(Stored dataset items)
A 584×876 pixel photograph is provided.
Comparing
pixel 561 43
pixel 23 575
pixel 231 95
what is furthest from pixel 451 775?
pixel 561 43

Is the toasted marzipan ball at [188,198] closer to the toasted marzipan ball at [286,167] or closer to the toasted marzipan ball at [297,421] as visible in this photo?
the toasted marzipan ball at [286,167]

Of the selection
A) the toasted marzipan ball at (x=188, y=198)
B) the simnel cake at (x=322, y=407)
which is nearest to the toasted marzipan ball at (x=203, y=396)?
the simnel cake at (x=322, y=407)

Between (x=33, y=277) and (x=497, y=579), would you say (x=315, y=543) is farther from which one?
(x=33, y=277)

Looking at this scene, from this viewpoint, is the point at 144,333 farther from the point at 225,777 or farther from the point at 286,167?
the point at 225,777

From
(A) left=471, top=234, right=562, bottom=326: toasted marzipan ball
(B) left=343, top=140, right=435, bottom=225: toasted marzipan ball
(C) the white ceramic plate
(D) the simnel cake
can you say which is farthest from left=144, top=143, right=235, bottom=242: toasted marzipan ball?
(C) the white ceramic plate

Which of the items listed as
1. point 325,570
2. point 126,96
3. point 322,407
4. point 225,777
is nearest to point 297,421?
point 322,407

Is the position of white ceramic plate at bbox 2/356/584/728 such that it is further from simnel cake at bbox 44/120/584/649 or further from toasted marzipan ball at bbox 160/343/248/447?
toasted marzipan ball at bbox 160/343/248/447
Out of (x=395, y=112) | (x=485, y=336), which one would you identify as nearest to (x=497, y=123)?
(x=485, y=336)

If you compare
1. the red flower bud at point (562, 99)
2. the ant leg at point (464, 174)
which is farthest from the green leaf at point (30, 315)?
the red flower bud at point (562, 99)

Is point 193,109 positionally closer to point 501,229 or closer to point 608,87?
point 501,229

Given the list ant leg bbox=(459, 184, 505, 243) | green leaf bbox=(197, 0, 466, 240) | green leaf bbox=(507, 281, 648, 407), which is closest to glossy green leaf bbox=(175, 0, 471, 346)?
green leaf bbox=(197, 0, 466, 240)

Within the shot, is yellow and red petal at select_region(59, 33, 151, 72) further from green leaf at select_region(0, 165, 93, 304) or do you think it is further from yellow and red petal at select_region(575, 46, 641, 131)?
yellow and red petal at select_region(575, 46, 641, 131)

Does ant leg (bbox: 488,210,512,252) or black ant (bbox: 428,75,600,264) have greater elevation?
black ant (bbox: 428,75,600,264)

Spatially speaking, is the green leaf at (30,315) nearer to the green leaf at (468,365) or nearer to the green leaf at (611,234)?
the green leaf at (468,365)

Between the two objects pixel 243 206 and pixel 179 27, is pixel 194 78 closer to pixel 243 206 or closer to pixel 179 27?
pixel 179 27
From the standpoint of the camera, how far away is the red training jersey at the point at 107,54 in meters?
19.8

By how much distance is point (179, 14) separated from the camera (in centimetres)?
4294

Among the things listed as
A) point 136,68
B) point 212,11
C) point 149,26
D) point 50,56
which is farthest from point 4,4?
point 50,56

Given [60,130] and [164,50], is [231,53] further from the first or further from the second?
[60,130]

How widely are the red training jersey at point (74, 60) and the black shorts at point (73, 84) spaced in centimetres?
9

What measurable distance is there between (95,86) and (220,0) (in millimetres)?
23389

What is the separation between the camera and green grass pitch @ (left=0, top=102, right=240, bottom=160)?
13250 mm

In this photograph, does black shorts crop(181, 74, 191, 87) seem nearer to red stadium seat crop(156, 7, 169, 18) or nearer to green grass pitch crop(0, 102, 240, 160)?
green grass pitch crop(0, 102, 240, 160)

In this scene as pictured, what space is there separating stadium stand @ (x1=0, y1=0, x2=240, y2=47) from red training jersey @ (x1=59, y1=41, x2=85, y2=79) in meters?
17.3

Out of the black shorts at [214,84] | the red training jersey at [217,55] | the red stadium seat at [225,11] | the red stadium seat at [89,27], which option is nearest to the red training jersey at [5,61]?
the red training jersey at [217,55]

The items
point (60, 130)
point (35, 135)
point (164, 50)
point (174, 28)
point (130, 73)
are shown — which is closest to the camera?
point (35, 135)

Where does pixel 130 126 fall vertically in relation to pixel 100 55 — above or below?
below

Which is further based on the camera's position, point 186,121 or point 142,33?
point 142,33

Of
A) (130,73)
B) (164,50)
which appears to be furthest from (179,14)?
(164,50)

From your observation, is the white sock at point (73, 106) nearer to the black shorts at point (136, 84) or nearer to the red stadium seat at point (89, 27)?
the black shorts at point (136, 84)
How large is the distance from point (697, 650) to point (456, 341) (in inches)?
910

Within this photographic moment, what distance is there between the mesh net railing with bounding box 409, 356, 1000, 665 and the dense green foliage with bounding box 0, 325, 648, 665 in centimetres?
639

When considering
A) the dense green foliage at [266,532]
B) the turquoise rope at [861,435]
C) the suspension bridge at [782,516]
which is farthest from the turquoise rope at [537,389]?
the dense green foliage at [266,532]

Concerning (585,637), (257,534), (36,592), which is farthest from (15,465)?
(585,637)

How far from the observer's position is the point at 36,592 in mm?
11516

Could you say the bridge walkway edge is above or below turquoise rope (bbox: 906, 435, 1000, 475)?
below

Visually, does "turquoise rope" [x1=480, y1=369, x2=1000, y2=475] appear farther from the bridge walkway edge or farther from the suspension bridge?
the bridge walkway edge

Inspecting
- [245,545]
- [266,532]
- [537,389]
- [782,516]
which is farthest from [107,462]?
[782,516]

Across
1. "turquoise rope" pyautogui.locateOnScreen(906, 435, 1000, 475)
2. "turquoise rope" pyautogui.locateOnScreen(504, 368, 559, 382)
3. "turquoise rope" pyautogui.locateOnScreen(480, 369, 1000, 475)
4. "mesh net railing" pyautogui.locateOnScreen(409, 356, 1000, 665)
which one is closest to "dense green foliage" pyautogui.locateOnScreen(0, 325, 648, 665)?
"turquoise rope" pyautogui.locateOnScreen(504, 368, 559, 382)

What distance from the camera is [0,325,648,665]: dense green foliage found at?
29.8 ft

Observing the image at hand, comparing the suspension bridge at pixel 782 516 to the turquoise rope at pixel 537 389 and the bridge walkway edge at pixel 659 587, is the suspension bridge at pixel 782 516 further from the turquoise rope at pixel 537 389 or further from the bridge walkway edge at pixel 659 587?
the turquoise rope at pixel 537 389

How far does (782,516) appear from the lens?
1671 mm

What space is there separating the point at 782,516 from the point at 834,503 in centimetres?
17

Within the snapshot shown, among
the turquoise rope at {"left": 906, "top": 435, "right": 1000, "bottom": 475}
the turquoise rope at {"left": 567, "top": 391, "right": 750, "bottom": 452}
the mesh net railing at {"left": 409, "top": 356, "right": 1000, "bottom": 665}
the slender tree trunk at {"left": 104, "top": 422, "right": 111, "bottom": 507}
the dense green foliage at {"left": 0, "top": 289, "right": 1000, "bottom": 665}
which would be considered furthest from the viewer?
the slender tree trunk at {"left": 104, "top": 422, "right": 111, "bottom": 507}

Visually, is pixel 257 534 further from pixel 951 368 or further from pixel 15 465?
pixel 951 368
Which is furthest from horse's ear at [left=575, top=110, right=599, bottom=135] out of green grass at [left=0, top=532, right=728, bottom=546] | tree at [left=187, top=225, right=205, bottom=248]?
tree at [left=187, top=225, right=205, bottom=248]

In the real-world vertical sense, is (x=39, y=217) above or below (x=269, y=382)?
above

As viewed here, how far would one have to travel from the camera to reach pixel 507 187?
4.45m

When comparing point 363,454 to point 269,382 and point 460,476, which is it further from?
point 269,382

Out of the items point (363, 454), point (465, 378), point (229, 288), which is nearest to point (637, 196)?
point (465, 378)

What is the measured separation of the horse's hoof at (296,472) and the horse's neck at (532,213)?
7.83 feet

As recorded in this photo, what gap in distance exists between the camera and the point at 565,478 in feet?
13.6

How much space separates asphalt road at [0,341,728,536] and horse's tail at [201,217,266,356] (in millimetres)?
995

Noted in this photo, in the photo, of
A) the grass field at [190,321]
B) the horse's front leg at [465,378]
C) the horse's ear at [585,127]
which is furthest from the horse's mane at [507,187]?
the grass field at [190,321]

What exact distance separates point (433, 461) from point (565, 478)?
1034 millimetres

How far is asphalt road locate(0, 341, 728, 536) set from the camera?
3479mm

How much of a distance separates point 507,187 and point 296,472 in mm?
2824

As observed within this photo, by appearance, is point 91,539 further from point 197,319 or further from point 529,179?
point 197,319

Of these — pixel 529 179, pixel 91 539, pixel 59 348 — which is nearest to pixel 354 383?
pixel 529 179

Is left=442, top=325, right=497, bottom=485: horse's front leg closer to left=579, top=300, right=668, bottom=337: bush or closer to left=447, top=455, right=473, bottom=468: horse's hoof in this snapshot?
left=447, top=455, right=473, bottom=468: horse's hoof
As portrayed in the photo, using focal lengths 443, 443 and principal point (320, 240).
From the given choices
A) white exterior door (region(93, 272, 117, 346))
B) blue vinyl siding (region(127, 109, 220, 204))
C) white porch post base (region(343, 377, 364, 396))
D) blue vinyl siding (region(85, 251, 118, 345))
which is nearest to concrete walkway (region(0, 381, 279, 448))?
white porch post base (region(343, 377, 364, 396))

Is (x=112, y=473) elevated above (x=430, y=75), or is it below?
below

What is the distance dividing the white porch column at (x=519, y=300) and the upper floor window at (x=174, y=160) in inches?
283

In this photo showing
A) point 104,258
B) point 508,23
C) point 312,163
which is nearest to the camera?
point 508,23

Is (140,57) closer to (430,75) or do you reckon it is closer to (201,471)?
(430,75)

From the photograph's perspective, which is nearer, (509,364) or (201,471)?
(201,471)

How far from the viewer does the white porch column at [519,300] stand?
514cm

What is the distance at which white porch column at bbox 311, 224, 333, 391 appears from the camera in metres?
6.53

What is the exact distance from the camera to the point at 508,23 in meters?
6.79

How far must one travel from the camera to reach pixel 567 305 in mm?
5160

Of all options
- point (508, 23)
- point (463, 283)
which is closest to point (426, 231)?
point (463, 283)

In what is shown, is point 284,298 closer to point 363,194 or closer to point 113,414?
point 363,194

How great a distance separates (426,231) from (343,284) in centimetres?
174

**What to work on**
Beginning at the line where "Is (x=112, y=473)" appears, extract each line through the end of the data above; keep them exact and include nothing else.

**Answer to this exercise**
Is (x=112, y=473) elevated above (x=430, y=75), or is it below?
below

What is the distance dividing the white porch column at (x=519, y=300) and the upper floor window at (x=174, y=160) in inches?
283

In this photo showing
A) point 104,258
B) point 508,23
C) point 312,163
which is nearest to the camera?
point 508,23

Is (140,57) closer to (430,75) or do you reckon it is closer to (201,471)?
(430,75)

From the photograph's perspective, which is nearer, (509,364) or (201,471)?
(201,471)

How far from the viewer does the white porch column at [519,300] stand?
514cm

What is the distance at which white porch column at bbox 311, 224, 333, 391 appears from the camera in metres?
6.53

What is the exact distance from the camera to the point at 508,23 in meters?
6.79

How far must one travel from the camera to reach pixel 567 305 in mm?
5160

Of all options
- point (508, 23)
- point (463, 283)
which is closest to point (426, 231)?
point (463, 283)

In what is shown, is point 284,298 closer to point 363,194 or closer to point 113,414?
point 363,194

How great a distance separates (426,231) from (343,284) in centimetres?
174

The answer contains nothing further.